Editing Out Inaccuracies
Even better than cleaning dirty data is making sure it can't be soiled in the first place. Organizations heavily reliant on accurate information, such as the US Census Bureau, are leading the charge when it comes to building real-time validation into data as it is generated. The bureau undertakes hundreds of surveys a year into demographics, the economy, trade data and much else. And needless to say, clean data is imperative.
To facilitate its work, the bureau has developed an approach of building feedback and validation loops into each survey and questionnaire in order to make sure that human-generated information is as accurate and reasonable as possible, says Richard Swartz, associate director for IT and CIO at the Census Bureau. Whenever the completed questionnaires are returned from businesses and individuals, and scanned into the bureau's computers, checks called "edits" take place that test the responses to make sure they are complete and reasonable, Swartz explains. Are the required fields complete? If not, how should nonresponses be dealt with? - should records be ignored, or should responses be "created" by estimating or putting in an average value so as to avoid throwing out a whole record just because of one odd or missing data item? Are responses reasonable? Can a 96-year-old describe herself as unemployed, and is that 80-year-old man really the father of a new baby? Is data consistent? Could a company with three peop le on the payroll really have a salary bill of more than $1 million?
At the US Centres for Disease Control and Prevention, such real-time data validation underpins data gathering, according to CIO Jim Seligman. When laptop-wielding field workers quiz 40,000 US households a year for the "National Health Interview Survey", automatic edits make sure that responses are as complete as possible while the survey is taking place. Some edits are "skip patterns", designed to prevent erroneous questions from being asked in the first place. If the respondent is male, for example, he won't get the question about mammographies. Other edits are consistency checks: Respondents are asked their age, but also their date of birth - and the two are compared.
It may sound trivial, but from such small foundations, clean data is built. "Any time a human being has something to do with entering data, there's the potential for error - whether it's misreading something, misinterpreting something or miskeying something," Seligman says. And very often, it takes humans working with machines to clean up the mess.
Four Ways to Make Your Data Sparkle
- Prioritize the task. Cleaning data can be costly and time-consuming, so your first step should be figuring out which data is mission-critical and which isn't. For some companies, it's not worth cleaning data errors like sloppy punctuation when they don't get in the way of business objectives.

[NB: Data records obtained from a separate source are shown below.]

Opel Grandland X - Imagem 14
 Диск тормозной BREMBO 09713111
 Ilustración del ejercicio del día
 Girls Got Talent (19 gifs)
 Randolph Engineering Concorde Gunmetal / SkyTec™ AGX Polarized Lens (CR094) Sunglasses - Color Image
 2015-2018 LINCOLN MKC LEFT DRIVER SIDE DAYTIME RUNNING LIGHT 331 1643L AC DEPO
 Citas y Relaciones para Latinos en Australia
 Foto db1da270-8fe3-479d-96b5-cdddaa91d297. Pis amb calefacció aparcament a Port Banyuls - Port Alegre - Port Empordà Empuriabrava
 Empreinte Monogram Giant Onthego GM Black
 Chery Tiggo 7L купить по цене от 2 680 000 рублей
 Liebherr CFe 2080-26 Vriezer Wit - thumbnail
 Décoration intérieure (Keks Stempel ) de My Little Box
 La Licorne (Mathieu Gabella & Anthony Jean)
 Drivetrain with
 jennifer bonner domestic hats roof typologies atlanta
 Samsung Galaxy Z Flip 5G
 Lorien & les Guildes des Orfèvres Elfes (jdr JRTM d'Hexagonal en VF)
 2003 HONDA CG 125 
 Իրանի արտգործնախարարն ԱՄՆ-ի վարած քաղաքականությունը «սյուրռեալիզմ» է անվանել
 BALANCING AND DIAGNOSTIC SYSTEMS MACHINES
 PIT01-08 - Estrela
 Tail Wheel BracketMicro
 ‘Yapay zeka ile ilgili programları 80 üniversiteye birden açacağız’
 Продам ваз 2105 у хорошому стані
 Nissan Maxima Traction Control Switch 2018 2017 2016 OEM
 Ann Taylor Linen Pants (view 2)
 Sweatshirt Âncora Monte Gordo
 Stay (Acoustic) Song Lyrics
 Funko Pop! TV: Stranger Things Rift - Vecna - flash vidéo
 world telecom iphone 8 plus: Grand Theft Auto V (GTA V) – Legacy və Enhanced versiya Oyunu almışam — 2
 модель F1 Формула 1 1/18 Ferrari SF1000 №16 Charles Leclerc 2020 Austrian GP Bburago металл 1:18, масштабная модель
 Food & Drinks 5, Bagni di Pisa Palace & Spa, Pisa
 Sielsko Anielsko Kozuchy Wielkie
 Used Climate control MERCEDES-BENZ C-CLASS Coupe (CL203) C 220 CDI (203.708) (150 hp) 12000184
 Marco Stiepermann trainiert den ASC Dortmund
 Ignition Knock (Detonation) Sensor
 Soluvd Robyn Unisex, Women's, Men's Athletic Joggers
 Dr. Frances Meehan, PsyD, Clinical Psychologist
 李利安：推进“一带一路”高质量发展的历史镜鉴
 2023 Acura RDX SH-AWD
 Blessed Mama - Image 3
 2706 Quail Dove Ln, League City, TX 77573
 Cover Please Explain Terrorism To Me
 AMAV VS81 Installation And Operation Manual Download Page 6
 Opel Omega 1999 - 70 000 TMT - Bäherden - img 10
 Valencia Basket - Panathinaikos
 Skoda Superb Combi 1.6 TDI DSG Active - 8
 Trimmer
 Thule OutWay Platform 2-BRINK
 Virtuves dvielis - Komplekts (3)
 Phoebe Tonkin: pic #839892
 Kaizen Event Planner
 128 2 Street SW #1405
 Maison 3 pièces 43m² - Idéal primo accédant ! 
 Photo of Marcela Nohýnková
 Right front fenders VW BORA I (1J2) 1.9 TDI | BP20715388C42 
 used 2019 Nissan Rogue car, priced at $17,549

- Involve the data owners. Ask the business units that own the data for help defining precise rules for what constitutes dirty data. That includes figuring out in advance whether 98 percent clean is good enough, or whether 100 percent is required or affordable.
- Keep future data clean. Put processes and technologies in place that check every zip code and every area code.
- Align your staff with business. Make sure you have IT people working on the ground with business units to make necessary changes in the data and relabel wrongly tagged inventory.